Morag Sinton, of Abergavenny Meeting, told Eye: ‘The covers were a joy to use and we had a lot of fun selecting colours and designs that went together… Some Friends just made one, while others got a taste for it and were even using the offcuts to make tiny boxes.’
She explained: ‘The boxes are folded from a single square of paper… They hold together perfectly well without glue, so can easily be recycled when finished with. Jan, who brought the front covers of the Friend with her and taught us how to make the boxes, had learned how to do them during a break on a Woodbrooke calligraphy course some years ago. With two squares of paper, one slightly smaller than the other, you create an inner box which fits snugly inside a box lid. You could go for a Russian doll effect, fitting ever smaller boxes inside each other.’
And the boxes weren’t purely decorative: ‘Over the weekend we had “secret friends”, and lots of people received a box or two. These contained all manner of things, including tangerines, daisy chains, small chocolate eggs, treasure maps, pebbles, flowers and poems.’
Wriggling tadpoles and wild garlic in the woods
When a local primary school was used as a polling station on 2 May, staff at Swarthmoor Hall in Cumbria welcomed a class of Year 5 children to explore history and the natural world.
Ruth McCarthy, a Friend in Residence at the Hall, told Eye that: ‘They spent the morning with their teachers exploring all that the Hall grounds have to offer, including running through the glade, walking the labyrinth, looking at the beehives at the far end of the meadow and then trekking down the footpath to Swarthmoor Hall Wood, full of bluebells and wild garlic at this time of year.’

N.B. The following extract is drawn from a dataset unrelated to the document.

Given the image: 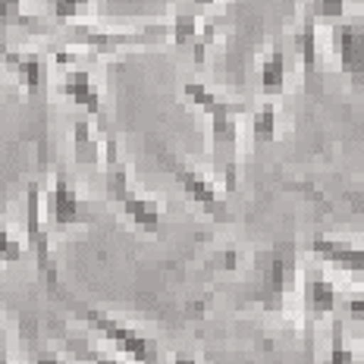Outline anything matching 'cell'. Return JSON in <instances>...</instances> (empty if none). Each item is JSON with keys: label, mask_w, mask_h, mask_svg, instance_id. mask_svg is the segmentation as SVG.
<instances>
[{"label": "cell", "mask_w": 364, "mask_h": 364, "mask_svg": "<svg viewBox=\"0 0 364 364\" xmlns=\"http://www.w3.org/2000/svg\"><path fill=\"white\" fill-rule=\"evenodd\" d=\"M60 91L70 101H75L79 107H85L91 117H104V104H101V88L95 85L88 70H66L60 79Z\"/></svg>", "instance_id": "11"}, {"label": "cell", "mask_w": 364, "mask_h": 364, "mask_svg": "<svg viewBox=\"0 0 364 364\" xmlns=\"http://www.w3.org/2000/svg\"><path fill=\"white\" fill-rule=\"evenodd\" d=\"M186 97L195 104L198 110L208 113L210 119V141H214V154L223 161V173H226V188H236V161H232V151L239 145V113L245 110V104L239 101H226L220 97L217 91H210L204 82L198 79H188L186 85Z\"/></svg>", "instance_id": "1"}, {"label": "cell", "mask_w": 364, "mask_h": 364, "mask_svg": "<svg viewBox=\"0 0 364 364\" xmlns=\"http://www.w3.org/2000/svg\"><path fill=\"white\" fill-rule=\"evenodd\" d=\"M88 4L91 0H50V13L60 22H70V19H79L88 10Z\"/></svg>", "instance_id": "19"}, {"label": "cell", "mask_w": 364, "mask_h": 364, "mask_svg": "<svg viewBox=\"0 0 364 364\" xmlns=\"http://www.w3.org/2000/svg\"><path fill=\"white\" fill-rule=\"evenodd\" d=\"M107 195L126 210V217L132 220L135 226H141L145 232L161 230V204L129 186V170L123 166L119 157L107 164Z\"/></svg>", "instance_id": "3"}, {"label": "cell", "mask_w": 364, "mask_h": 364, "mask_svg": "<svg viewBox=\"0 0 364 364\" xmlns=\"http://www.w3.org/2000/svg\"><path fill=\"white\" fill-rule=\"evenodd\" d=\"M0 364H10V361H6V352H4V348H0Z\"/></svg>", "instance_id": "30"}, {"label": "cell", "mask_w": 364, "mask_h": 364, "mask_svg": "<svg viewBox=\"0 0 364 364\" xmlns=\"http://www.w3.org/2000/svg\"><path fill=\"white\" fill-rule=\"evenodd\" d=\"M44 208H48V220L57 226L91 223V208L82 201V195L75 192V186L66 179V173H57L54 176V186H50L48 198H44Z\"/></svg>", "instance_id": "9"}, {"label": "cell", "mask_w": 364, "mask_h": 364, "mask_svg": "<svg viewBox=\"0 0 364 364\" xmlns=\"http://www.w3.org/2000/svg\"><path fill=\"white\" fill-rule=\"evenodd\" d=\"M192 4H195V6H210L214 0H192Z\"/></svg>", "instance_id": "29"}, {"label": "cell", "mask_w": 364, "mask_h": 364, "mask_svg": "<svg viewBox=\"0 0 364 364\" xmlns=\"http://www.w3.org/2000/svg\"><path fill=\"white\" fill-rule=\"evenodd\" d=\"M173 364H198L192 358V355H186V352H179V355H173Z\"/></svg>", "instance_id": "28"}, {"label": "cell", "mask_w": 364, "mask_h": 364, "mask_svg": "<svg viewBox=\"0 0 364 364\" xmlns=\"http://www.w3.org/2000/svg\"><path fill=\"white\" fill-rule=\"evenodd\" d=\"M157 161H161L166 170L173 173V179L186 188V195L195 204H201V208L208 210V214H214V217H226V204H223V198H220L217 186L204 176V173H198L195 166H188V164H182L179 157L170 154L166 148H157Z\"/></svg>", "instance_id": "6"}, {"label": "cell", "mask_w": 364, "mask_h": 364, "mask_svg": "<svg viewBox=\"0 0 364 364\" xmlns=\"http://www.w3.org/2000/svg\"><path fill=\"white\" fill-rule=\"evenodd\" d=\"M0 54H4V63L19 75V82L26 85L28 95H38V91L44 88V82H48V60L38 54V50L4 48Z\"/></svg>", "instance_id": "10"}, {"label": "cell", "mask_w": 364, "mask_h": 364, "mask_svg": "<svg viewBox=\"0 0 364 364\" xmlns=\"http://www.w3.org/2000/svg\"><path fill=\"white\" fill-rule=\"evenodd\" d=\"M170 38V22H151V26L141 28H95V26H73L66 41L75 44V48H88L97 50V54H110V50L119 48H135V44H154Z\"/></svg>", "instance_id": "2"}, {"label": "cell", "mask_w": 364, "mask_h": 364, "mask_svg": "<svg viewBox=\"0 0 364 364\" xmlns=\"http://www.w3.org/2000/svg\"><path fill=\"white\" fill-rule=\"evenodd\" d=\"M73 148H75V161L82 164H101V135L95 132V126L88 119H75L73 126Z\"/></svg>", "instance_id": "13"}, {"label": "cell", "mask_w": 364, "mask_h": 364, "mask_svg": "<svg viewBox=\"0 0 364 364\" xmlns=\"http://www.w3.org/2000/svg\"><path fill=\"white\" fill-rule=\"evenodd\" d=\"M330 364H355V355L343 346V327L336 323V339H333V352H330Z\"/></svg>", "instance_id": "23"}, {"label": "cell", "mask_w": 364, "mask_h": 364, "mask_svg": "<svg viewBox=\"0 0 364 364\" xmlns=\"http://www.w3.org/2000/svg\"><path fill=\"white\" fill-rule=\"evenodd\" d=\"M308 13L314 19H333V22H336L346 13V0H311Z\"/></svg>", "instance_id": "20"}, {"label": "cell", "mask_w": 364, "mask_h": 364, "mask_svg": "<svg viewBox=\"0 0 364 364\" xmlns=\"http://www.w3.org/2000/svg\"><path fill=\"white\" fill-rule=\"evenodd\" d=\"M79 314L85 317V321L97 333H101V336H107L117 348H123L129 358H135L139 364H157V343L151 336H145V333H139V330H132V327H126V323H119L117 317L104 314L101 308L82 305Z\"/></svg>", "instance_id": "4"}, {"label": "cell", "mask_w": 364, "mask_h": 364, "mask_svg": "<svg viewBox=\"0 0 364 364\" xmlns=\"http://www.w3.org/2000/svg\"><path fill=\"white\" fill-rule=\"evenodd\" d=\"M355 364H364V358H361V361H358V358H355Z\"/></svg>", "instance_id": "31"}, {"label": "cell", "mask_w": 364, "mask_h": 364, "mask_svg": "<svg viewBox=\"0 0 364 364\" xmlns=\"http://www.w3.org/2000/svg\"><path fill=\"white\" fill-rule=\"evenodd\" d=\"M314 16L305 13V19H301V28H299V54H301V70L311 79V73L317 70V32H314Z\"/></svg>", "instance_id": "15"}, {"label": "cell", "mask_w": 364, "mask_h": 364, "mask_svg": "<svg viewBox=\"0 0 364 364\" xmlns=\"http://www.w3.org/2000/svg\"><path fill=\"white\" fill-rule=\"evenodd\" d=\"M261 91L270 97L286 91V50L283 48H270V54L261 60Z\"/></svg>", "instance_id": "14"}, {"label": "cell", "mask_w": 364, "mask_h": 364, "mask_svg": "<svg viewBox=\"0 0 364 364\" xmlns=\"http://www.w3.org/2000/svg\"><path fill=\"white\" fill-rule=\"evenodd\" d=\"M292 261H295V245L292 242H279L273 245L261 261V301L267 305H279L283 292L289 289L292 279Z\"/></svg>", "instance_id": "8"}, {"label": "cell", "mask_w": 364, "mask_h": 364, "mask_svg": "<svg viewBox=\"0 0 364 364\" xmlns=\"http://www.w3.org/2000/svg\"><path fill=\"white\" fill-rule=\"evenodd\" d=\"M311 248H314V252L321 255V257H327L330 264H336V267L364 273V248H361V245H352V242H346V239L314 236Z\"/></svg>", "instance_id": "12"}, {"label": "cell", "mask_w": 364, "mask_h": 364, "mask_svg": "<svg viewBox=\"0 0 364 364\" xmlns=\"http://www.w3.org/2000/svg\"><path fill=\"white\" fill-rule=\"evenodd\" d=\"M308 308L314 314H327V311L336 308V286L327 283V279L314 277L308 279Z\"/></svg>", "instance_id": "16"}, {"label": "cell", "mask_w": 364, "mask_h": 364, "mask_svg": "<svg viewBox=\"0 0 364 364\" xmlns=\"http://www.w3.org/2000/svg\"><path fill=\"white\" fill-rule=\"evenodd\" d=\"M201 32V19L195 13H176V19L170 22V38L176 44H192Z\"/></svg>", "instance_id": "18"}, {"label": "cell", "mask_w": 364, "mask_h": 364, "mask_svg": "<svg viewBox=\"0 0 364 364\" xmlns=\"http://www.w3.org/2000/svg\"><path fill=\"white\" fill-rule=\"evenodd\" d=\"M252 135H255L257 145H270V141L277 139V107H273L270 101L261 104V107L255 110V117H252Z\"/></svg>", "instance_id": "17"}, {"label": "cell", "mask_w": 364, "mask_h": 364, "mask_svg": "<svg viewBox=\"0 0 364 364\" xmlns=\"http://www.w3.org/2000/svg\"><path fill=\"white\" fill-rule=\"evenodd\" d=\"M333 50L339 57V70L352 82H364V19L339 16L333 26Z\"/></svg>", "instance_id": "7"}, {"label": "cell", "mask_w": 364, "mask_h": 364, "mask_svg": "<svg viewBox=\"0 0 364 364\" xmlns=\"http://www.w3.org/2000/svg\"><path fill=\"white\" fill-rule=\"evenodd\" d=\"M214 22H201V32L198 38L192 41V54H195V63H204V54H208V48H210V41H214Z\"/></svg>", "instance_id": "22"}, {"label": "cell", "mask_w": 364, "mask_h": 364, "mask_svg": "<svg viewBox=\"0 0 364 364\" xmlns=\"http://www.w3.org/2000/svg\"><path fill=\"white\" fill-rule=\"evenodd\" d=\"M19 6L22 0H0V22H10L19 16Z\"/></svg>", "instance_id": "25"}, {"label": "cell", "mask_w": 364, "mask_h": 364, "mask_svg": "<svg viewBox=\"0 0 364 364\" xmlns=\"http://www.w3.org/2000/svg\"><path fill=\"white\" fill-rule=\"evenodd\" d=\"M26 236L35 252L38 270L44 273L50 289H57L60 279H57V264L50 257V236H48V226H44V198H41V186L38 182H28V188H26Z\"/></svg>", "instance_id": "5"}, {"label": "cell", "mask_w": 364, "mask_h": 364, "mask_svg": "<svg viewBox=\"0 0 364 364\" xmlns=\"http://www.w3.org/2000/svg\"><path fill=\"white\" fill-rule=\"evenodd\" d=\"M22 252H26V245L10 230H0V261H19Z\"/></svg>", "instance_id": "21"}, {"label": "cell", "mask_w": 364, "mask_h": 364, "mask_svg": "<svg viewBox=\"0 0 364 364\" xmlns=\"http://www.w3.org/2000/svg\"><path fill=\"white\" fill-rule=\"evenodd\" d=\"M70 346L75 348V352L85 355V358H91V364H119L117 358H113V355H107V352H97V348H91L88 343H79V339H73Z\"/></svg>", "instance_id": "24"}, {"label": "cell", "mask_w": 364, "mask_h": 364, "mask_svg": "<svg viewBox=\"0 0 364 364\" xmlns=\"http://www.w3.org/2000/svg\"><path fill=\"white\" fill-rule=\"evenodd\" d=\"M348 317H352V321H364V292L348 301Z\"/></svg>", "instance_id": "26"}, {"label": "cell", "mask_w": 364, "mask_h": 364, "mask_svg": "<svg viewBox=\"0 0 364 364\" xmlns=\"http://www.w3.org/2000/svg\"><path fill=\"white\" fill-rule=\"evenodd\" d=\"M35 364H63V361H60L57 352H50V348H41V352L35 355Z\"/></svg>", "instance_id": "27"}]
</instances>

During lunch she chatted with several children ‘as they squatted by the pond in the vegetable garden watching hundreds of tadpoles wriggling’.
She described how ‘one aspires to be a zoologist and told [me]what creatures he had spotted under stones in the beck that flows through the wood… the peaceful Hall grounds offer a wide variety of habitats and teem with wildlife, from insects and small mammals, to owls, nesting swallows and many other bird species, a joy to observe at this time of environmental crisis.’
A lively tour of the Hall by local Friend Gill Lowden followed, ‘ending with a chance to dress up in the recently expanded collection of replica seventeenth century costumes. A demonstration of “hat honour” was enacted and there was opportunity for questions about Quakers’.